- Occupation: Software developer
- Awards: PSF Distinguished Service Award

= Tim Peters (software engineer) =

American software developer

Tim Peters is a software developer who is known for creating the Timsort hybrid sorting algorithm and for his major contributions to the Python programming language and its original CPython implementation. A pre-1.0 CPython user, he was among the group of early adopters who contributed to the detailed design of the language in its early stages.

He later created the Timsort algorithm (based on earlier work on the use of "galloping" search) which is used in Python since version 2.3 (since version 3.11 using the Powersort merge policy instead of Timsort's original merge policy), as well as in other widely used computing platforms, including the V8 JavaScript engine powering the Google Chrome and Chromium web browsers, as well as Node.js. He has also contributed the doctest and timeit modules to the Python standard library.

Peters also wrote the Zen of Python, intended as a statement of Python's design philosophy, which was incorporated into the official Python literature as Python Enhancement Proposal 20 and in the Python interpreter as an easter egg. He contributed the chapter on algorithms to the Python Cookbook.
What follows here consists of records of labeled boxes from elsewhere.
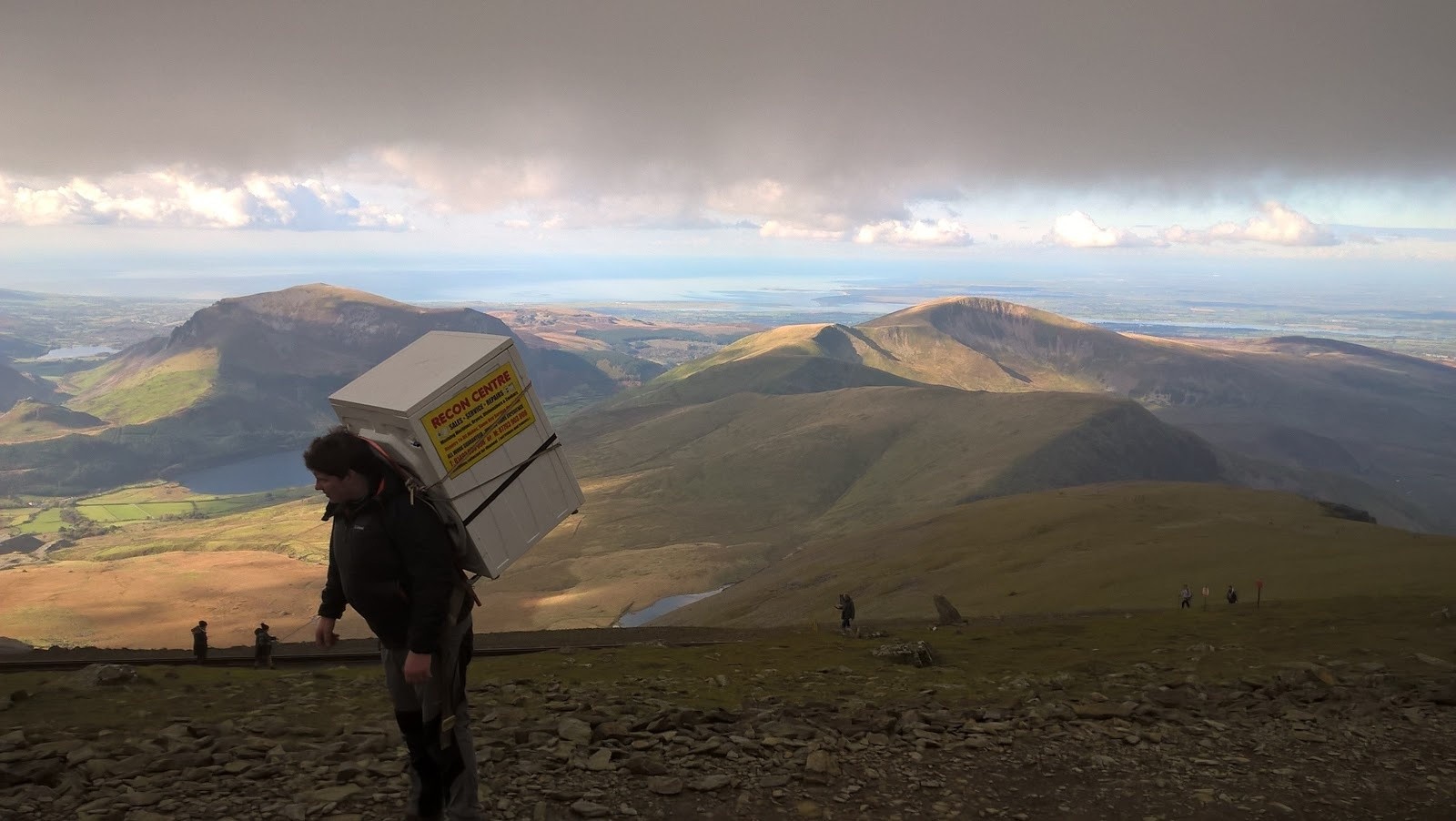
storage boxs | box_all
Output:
[330,329,586,582]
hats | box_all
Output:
[199,621,207,626]
[261,623,269,630]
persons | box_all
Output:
[254,623,279,669]
[925,593,968,632]
[1178,584,1192,609]
[835,594,854,629]
[301,426,482,821]
[191,620,208,665]
[1226,586,1237,604]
From 2001 to 2014 he was active as a member of the Python Software Foundation's board of directors. Peters was an influential contributor to Python mailing lists. He is also a highly ranked contributor to Stack Overflow, mostly for answers relating to Python.

Peters' past employers include Kendall Square Research.

Tim Peters was granted the Python Software Foundation's Distinguished Service Award for 2017.